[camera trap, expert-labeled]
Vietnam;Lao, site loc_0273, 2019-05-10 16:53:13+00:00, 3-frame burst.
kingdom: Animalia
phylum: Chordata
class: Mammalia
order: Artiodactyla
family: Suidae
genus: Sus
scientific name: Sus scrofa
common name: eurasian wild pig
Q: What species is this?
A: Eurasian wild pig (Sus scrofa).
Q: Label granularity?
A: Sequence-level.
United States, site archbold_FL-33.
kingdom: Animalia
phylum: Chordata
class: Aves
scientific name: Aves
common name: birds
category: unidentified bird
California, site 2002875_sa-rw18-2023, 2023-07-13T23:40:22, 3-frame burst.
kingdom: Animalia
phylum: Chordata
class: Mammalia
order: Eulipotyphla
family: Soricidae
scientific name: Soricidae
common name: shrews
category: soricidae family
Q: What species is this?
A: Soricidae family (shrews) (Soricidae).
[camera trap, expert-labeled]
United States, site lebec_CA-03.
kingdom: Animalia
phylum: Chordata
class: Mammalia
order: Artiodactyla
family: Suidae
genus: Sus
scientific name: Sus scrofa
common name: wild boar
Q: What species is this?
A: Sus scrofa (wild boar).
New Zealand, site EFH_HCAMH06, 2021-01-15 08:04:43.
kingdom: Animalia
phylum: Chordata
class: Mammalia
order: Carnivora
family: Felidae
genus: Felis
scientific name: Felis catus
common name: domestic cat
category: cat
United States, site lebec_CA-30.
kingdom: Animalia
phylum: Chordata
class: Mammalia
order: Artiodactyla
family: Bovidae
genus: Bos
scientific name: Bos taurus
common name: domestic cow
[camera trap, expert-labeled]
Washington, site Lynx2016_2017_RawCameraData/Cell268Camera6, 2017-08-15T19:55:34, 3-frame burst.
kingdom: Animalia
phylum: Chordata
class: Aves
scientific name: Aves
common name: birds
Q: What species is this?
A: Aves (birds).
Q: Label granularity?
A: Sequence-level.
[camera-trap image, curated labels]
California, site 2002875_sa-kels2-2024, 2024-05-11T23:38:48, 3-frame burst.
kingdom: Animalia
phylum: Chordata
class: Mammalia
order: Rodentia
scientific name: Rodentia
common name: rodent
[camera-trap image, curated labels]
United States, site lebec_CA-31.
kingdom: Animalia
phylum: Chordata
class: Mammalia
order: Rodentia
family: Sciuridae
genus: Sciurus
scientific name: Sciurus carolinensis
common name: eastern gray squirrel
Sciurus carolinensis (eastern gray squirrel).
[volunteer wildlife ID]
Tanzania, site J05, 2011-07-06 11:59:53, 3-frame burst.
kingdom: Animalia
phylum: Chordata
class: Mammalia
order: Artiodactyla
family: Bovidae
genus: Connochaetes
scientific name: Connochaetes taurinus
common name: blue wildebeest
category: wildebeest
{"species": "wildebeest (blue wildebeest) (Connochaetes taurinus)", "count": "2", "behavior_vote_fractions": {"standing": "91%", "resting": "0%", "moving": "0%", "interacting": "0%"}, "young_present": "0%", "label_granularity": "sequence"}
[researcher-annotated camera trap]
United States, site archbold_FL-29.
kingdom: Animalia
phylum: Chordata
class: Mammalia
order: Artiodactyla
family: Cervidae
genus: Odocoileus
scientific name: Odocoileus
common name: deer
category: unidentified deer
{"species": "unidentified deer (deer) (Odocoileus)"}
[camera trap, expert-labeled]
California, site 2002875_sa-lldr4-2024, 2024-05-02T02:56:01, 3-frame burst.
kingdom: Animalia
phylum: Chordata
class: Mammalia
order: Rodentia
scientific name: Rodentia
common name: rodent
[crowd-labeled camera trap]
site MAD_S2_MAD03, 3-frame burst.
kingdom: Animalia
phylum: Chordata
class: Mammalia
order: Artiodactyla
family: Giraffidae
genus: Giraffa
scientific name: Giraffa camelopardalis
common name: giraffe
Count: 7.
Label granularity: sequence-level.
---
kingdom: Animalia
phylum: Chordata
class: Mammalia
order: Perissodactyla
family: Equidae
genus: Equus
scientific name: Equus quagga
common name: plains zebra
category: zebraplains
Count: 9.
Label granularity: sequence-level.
_ _ _ _
How to complete this task => The entries above hold a line with "common name: domestic cow" and a later line with "A: Aves (birds).". Write out exactly those lines and all lines between, nothing more.

Your response =>
common name: domestic cow
[camera trap, expert-labeled]
Washington, site Lynx2016_2017_RawCameraData/Cell268Camera6, 2017-08-15T19:55:34, 3-frame burst.
kingdom: Animalia
phylum: Chordata
class: Aves
scientific name: Aves
common name: birds
Q: What species is this?
A: Aves (birds).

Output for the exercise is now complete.